[START OF TEXT SEGMENT]
In your patch description, please also give a short description of how
userspace interfaces with the kernel.
> Signed-off-by: Tao Ma <tao.ma@oracle.com>
>
> ---
>
> fs/ocfs2/buffer_head_io.c | 61 +++++++
> fs/ocfs2/buffer_head_io.h | 2
> fs/ocfs2/ioctl.c | 3
> fs/ocfs2/journal.h | 3
> fs/ocfs2/ocfs2_fs.h | 4
> fs/ocfs2/suballoc.c | 376 +++++++++++++++++++++++++++++++++++++++++++++
> fs/ocfs2/suballoc.h | 1
> 7 files changed, 449 insertions(+), 1 deletions(-)
>
> 2d7923e5462d2506d2eab7631bf4282c5799c5fb
> diff --git a/fs/ocfs2/buffer_head_io.c b/fs/ocfs2/buffer_head_io.c
> index c903741..0f70288 100644
> --- a/fs/ocfs2/buffer_head_io.c
> +++ b/fs/ocfs2/buffer_head_io.c
> @@ -280,3 +280,64 @@ bail:
> mlog_exit(status);
> return status;
> }
> +
> +static inline void check_blkno(struct super_block *sb, sector_t blkno)
We probably want a more descriptive name for this function. Also, prefix
with 'ocfs2', please.
> +{
> + int i;
> + u64 backup_blkno;
> +
> + if (blkno == OCFS2_SUPER_BLOCK_BLKNO)
> + return;
> +
> + for (i = 0; i < OCFS2_MAX_BACKUP_SUPERBLOCKS; i++) {
> + backup_blkno = ocfs2_backup_super_blkno(sb, i);
> + if (backup_blkno == blkno)
> + return;
> + }
> +
> + BUG();
> +}
> +/*
> + * Write super block and bakcups doesn't need to collaborate with journal,
> + * so we don't need to lock ip_io_mutex and inode doesn't need to bea passed
> + * into this function.
> + */
> +int ocfs2_write_super_or_backup(struct ocfs2_super *osb,
> + struct buffer_head *bh)
[END OF TEXT SEGMENT]
## PROBLEMS AND TASKS:
1. Update the patch review, everything from "We probably want" down to "(backup_blkno == blkno)", so that "meaningful" takes the place of "descriptive".
2. List every file path that the patch review shows with a count of changed lines.
The data after the patch review plays no part here.
[START OF DATA SUPPLIED]
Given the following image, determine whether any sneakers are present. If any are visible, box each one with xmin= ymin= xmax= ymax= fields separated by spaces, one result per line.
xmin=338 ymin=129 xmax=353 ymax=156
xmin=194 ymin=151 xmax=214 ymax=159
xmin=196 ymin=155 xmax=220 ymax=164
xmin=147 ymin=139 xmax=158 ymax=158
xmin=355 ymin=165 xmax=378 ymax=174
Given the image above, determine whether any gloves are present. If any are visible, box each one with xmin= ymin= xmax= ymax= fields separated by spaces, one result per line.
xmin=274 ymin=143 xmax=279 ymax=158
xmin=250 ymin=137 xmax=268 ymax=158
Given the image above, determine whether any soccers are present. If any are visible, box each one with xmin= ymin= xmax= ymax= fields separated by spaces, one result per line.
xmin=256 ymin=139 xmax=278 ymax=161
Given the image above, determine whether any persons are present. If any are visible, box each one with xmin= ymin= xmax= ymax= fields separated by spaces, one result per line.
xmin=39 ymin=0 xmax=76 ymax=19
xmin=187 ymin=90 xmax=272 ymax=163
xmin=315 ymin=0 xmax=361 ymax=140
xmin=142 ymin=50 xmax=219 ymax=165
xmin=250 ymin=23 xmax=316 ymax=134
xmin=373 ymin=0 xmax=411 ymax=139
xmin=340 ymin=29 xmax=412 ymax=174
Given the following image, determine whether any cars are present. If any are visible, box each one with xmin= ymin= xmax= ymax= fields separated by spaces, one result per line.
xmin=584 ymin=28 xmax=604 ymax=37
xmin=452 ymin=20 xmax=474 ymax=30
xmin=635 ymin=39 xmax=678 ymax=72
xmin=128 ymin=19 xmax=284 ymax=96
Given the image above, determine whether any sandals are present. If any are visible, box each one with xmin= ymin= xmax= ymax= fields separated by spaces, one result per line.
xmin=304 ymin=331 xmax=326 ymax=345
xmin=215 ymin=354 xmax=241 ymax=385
[END OF DATA SUPPLIED]
## ANSWERS TO THE PROBLEMS:
1.
We probably want a more meaningful name for this function. Also, prefix
with 'ocfs2', please.
> +{
> + int i;
> + u64 backup_blkno;
> +
> + if (blkno == OCFS2_SUPER_BLOCK_BLKNO)
> + return;
> +
> + for (i = 0; i < OCFS2_MAX_BACKUP_SUPERBLOCKS; i++) {
> + backup_blkno = ocfs2_backup_super_blkno(sb, i);
> + if (backup_blkno == blkno)

2.
fs/ocfs2/buffer_head_io.c
fs/ocfs2/buffer_head_io.h
fs/ocfs2/ioctl.c
fs/ocfs2/journal.h
fs/ocfs2/ocfs2_fs.h
fs/ocfs2/suballoc.c
fs/ocfs2/suballoc.h